Sergeant Metcalf described his first reaction as being in "complete awe," said the Montgomery, Ala., native. "Just to see the devastation. I've (seen the effects of Hurricane) Katrina in Mississippi and Louisiana, and I'm not going to say that it topped that, but it gave me the same feeling... Towns and farms and buildings just under water."

Lt. Col. Ken Ostrat, an Air Force Reserve C-130 Hercules pilot deployed to the 746th EAS, also recalled being taken back by the astronomical amount of water and seeing villages, farms and lives uprooted.

"The first thing I thought was that this was a massively destructive natural event. There had to be thousands of people who were directly impacted, and hundreds of thousands more that were indirectly impacted by something of that scale," said the Prattville, Ala., native, also the director of operations for the 357 AS at Maxwell AFB. "As we left Islamabad, you could tell the rivers were a little bit high... The more we flew down toward Sukkur, which is downriver, you can see out the window the widening of the river as the floodwaters continued to go further past the banks of the normal river channel.

"By the time we got down to Sukkur there were thousands of acres flooded, virtually the entire area. And you could see that there were farms, date farms, small villages and houses that were completely inundated with the water for miles in every direction," he said.

While this is not the unit's first experience with humanitarian aid missions, there were some unique challenges the crew overcame to safely and efficiently conduct operations supporting flood relief in Pakistan.

Communication, procedures and terrain are among the many changes to adapt to when flying missions into unfamiliar territory as flood relief missions require coordinating with local nationals at the flood relief cell, operating in Pakistan's airspace and flying over Afghanistan and Pakistan's mountainous summits.

The language and communication barrier is one of the major challenges, according to Sergeant Metcalf, a loadmaster with 10 years of experience.

"Anytime you go international, the procedures are slightly different and the terminology is slightly different, so that increases the challenges," said Colonel Ostrat. "You just have to be flexible and respond to their requirements. The biggest challenge is understanding the communication difference. They all speak English - the controllers - however, they all have their own regional dialects and accents, and that sometimes makes it hard."

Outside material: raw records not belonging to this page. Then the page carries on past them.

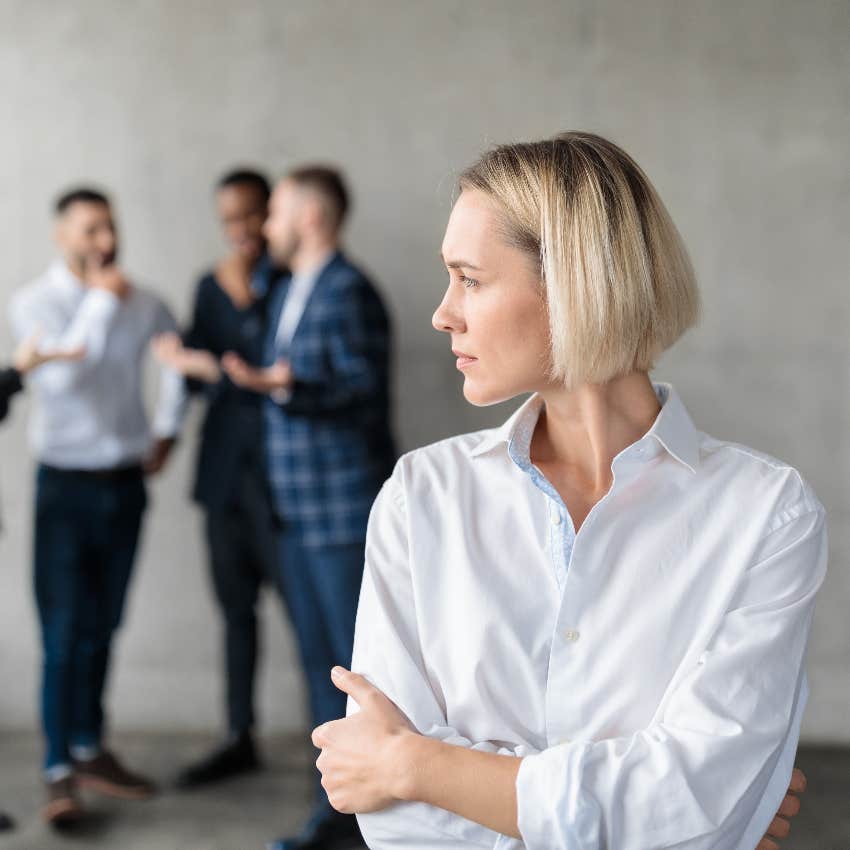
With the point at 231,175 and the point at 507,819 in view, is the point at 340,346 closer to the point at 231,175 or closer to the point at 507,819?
the point at 231,175

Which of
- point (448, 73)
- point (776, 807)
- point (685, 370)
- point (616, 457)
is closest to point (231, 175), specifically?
point (448, 73)

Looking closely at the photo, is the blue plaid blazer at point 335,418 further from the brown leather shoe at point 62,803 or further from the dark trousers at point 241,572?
the brown leather shoe at point 62,803

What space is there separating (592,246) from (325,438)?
2043 millimetres

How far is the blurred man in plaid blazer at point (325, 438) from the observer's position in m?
3.10

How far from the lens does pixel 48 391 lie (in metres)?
3.40

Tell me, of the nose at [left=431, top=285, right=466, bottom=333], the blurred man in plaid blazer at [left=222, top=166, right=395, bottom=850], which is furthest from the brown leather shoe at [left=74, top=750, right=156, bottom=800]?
the nose at [left=431, top=285, right=466, bottom=333]

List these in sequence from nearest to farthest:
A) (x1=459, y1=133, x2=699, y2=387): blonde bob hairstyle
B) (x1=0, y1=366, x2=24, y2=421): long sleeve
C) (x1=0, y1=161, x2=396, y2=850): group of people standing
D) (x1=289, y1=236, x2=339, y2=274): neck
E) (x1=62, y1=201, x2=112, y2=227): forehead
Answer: (x1=459, y1=133, x2=699, y2=387): blonde bob hairstyle → (x1=0, y1=366, x2=24, y2=421): long sleeve → (x1=0, y1=161, x2=396, y2=850): group of people standing → (x1=289, y1=236, x2=339, y2=274): neck → (x1=62, y1=201, x2=112, y2=227): forehead

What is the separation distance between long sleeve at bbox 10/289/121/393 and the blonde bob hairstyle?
7.80 feet

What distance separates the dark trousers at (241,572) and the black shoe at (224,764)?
0.16 feet

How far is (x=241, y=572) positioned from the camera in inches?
139

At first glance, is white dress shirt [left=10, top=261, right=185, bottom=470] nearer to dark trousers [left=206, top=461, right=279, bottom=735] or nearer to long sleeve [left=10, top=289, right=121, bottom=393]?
long sleeve [left=10, top=289, right=121, bottom=393]

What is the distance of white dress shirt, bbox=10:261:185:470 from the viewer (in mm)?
3359

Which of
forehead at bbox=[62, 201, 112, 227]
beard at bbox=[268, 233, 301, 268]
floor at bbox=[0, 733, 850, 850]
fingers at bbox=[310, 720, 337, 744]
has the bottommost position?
floor at bbox=[0, 733, 850, 850]

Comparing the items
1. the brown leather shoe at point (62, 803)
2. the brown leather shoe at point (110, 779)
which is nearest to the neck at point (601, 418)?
the brown leather shoe at point (62, 803)
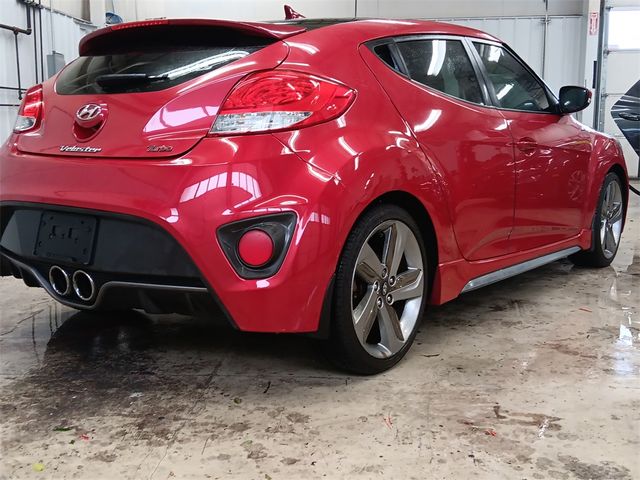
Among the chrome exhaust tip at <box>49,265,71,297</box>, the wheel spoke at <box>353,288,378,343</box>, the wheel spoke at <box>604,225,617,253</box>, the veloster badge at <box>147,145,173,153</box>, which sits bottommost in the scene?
the wheel spoke at <box>604,225,617,253</box>

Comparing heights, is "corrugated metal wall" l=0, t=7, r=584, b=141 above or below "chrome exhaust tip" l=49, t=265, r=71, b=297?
above

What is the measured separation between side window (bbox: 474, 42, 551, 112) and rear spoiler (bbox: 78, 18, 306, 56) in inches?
44.6

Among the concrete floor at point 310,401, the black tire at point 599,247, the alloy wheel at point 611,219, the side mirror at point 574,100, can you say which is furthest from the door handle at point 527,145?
the alloy wheel at point 611,219

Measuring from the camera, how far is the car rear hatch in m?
2.14

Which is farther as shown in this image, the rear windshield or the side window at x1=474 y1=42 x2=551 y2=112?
the side window at x1=474 y1=42 x2=551 y2=112

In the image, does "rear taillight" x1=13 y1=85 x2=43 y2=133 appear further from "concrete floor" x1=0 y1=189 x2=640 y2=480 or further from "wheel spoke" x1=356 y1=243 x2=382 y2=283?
"wheel spoke" x1=356 y1=243 x2=382 y2=283

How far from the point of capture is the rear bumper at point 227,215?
2.04m

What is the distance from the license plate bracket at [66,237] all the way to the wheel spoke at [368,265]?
0.89m

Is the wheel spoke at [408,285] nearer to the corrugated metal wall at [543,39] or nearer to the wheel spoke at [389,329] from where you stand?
the wheel spoke at [389,329]

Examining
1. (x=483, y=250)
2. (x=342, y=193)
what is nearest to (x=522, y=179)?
(x=483, y=250)

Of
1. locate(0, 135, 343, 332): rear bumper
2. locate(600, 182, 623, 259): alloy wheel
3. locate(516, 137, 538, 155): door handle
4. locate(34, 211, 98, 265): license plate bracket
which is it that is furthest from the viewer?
locate(600, 182, 623, 259): alloy wheel

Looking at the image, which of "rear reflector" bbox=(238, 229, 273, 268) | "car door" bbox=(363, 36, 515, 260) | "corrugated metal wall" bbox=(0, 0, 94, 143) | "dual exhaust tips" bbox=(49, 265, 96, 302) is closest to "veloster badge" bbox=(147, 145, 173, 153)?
"rear reflector" bbox=(238, 229, 273, 268)

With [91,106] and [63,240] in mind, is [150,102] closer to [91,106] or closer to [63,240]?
[91,106]

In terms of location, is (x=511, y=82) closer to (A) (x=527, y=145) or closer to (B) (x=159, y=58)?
(A) (x=527, y=145)
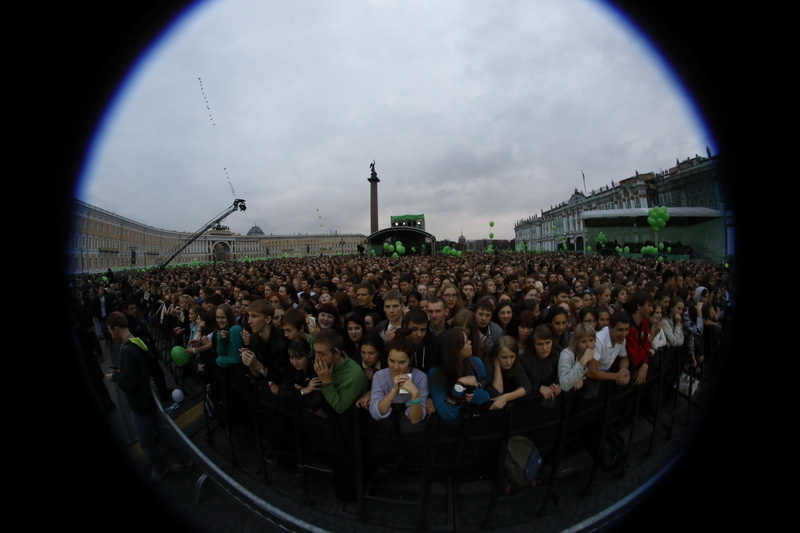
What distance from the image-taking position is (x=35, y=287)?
2021 millimetres

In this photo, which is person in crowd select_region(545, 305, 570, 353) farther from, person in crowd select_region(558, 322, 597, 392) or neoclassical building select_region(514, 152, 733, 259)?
neoclassical building select_region(514, 152, 733, 259)

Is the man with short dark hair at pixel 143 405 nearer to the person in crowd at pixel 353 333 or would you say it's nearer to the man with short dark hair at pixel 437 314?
the person in crowd at pixel 353 333

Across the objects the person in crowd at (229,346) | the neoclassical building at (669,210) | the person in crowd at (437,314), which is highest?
the neoclassical building at (669,210)

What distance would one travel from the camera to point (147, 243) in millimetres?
52375

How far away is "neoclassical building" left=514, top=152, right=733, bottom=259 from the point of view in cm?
3089

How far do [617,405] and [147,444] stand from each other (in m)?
5.53

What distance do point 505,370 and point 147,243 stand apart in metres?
70.4

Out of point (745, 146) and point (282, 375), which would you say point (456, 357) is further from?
point (745, 146)

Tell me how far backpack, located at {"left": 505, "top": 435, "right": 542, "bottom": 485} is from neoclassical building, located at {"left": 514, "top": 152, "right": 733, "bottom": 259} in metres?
22.9

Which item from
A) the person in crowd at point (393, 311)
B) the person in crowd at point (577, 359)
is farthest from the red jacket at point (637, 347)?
the person in crowd at point (393, 311)

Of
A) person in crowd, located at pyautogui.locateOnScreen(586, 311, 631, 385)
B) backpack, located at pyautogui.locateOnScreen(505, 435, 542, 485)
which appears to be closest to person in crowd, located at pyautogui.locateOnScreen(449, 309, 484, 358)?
backpack, located at pyautogui.locateOnScreen(505, 435, 542, 485)

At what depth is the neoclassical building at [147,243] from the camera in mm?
28556

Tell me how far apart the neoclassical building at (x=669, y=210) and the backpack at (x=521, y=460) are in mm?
22896

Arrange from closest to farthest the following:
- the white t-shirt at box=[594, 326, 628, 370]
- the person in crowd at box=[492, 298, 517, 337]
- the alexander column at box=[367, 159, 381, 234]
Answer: the white t-shirt at box=[594, 326, 628, 370], the person in crowd at box=[492, 298, 517, 337], the alexander column at box=[367, 159, 381, 234]
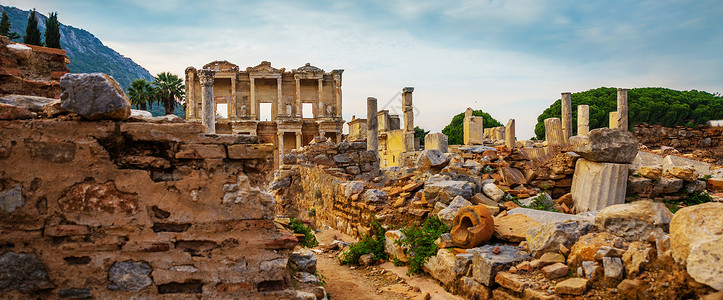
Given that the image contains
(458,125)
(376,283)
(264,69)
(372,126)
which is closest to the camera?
(376,283)

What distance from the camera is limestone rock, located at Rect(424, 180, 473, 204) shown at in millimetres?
7105

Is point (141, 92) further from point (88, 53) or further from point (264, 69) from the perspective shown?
point (88, 53)

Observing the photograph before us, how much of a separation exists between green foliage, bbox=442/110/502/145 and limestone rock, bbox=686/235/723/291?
40.6 m

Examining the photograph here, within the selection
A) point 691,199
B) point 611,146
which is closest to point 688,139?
point 691,199

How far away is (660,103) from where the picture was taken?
3166 centimetres

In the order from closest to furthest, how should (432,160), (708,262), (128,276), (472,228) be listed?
1. (708,262)
2. (128,276)
3. (472,228)
4. (432,160)

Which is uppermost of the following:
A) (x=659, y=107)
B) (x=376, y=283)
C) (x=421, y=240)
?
(x=659, y=107)

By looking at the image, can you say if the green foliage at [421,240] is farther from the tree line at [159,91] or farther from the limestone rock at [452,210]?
the tree line at [159,91]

The crew from the 379 AEW is just one of many elements of support in the worldwide relief effort in Pakistan. The Pakistan-run flood relief center receives and dispatches relief supplies to include food, water and shelter donated by numerous countries.

"It was rewarding to see the international power that is going in to bring relief to those people in Sukkur and all the other downstream regions in Pakistan that were affected," said Colonel Ostrat, describing the various country labels he's seen on relief supply packages to include Korea, China, Russia, Australia and many others.

Being a part of such a huge conglomeration of nations racing to aid a fellow country in need can be a rewarding experience. Sergeant Metcalf expressed satisfaction with the work C-130 crews are doing to relieve some of the hardship on people in flooded regions by providing life-sustaining provisions.

"Unfortunately, when we go into these places we're on a tight timeline. We've got to get in there and get out. We drop off the supplies, and we go to our next destination to pick up supplies and deliver them to all the locations," said Sergeant Metcalf. "We don't really get to see the fruits of our labor, but we know (we're doing a good thing), and that's all that matters to us."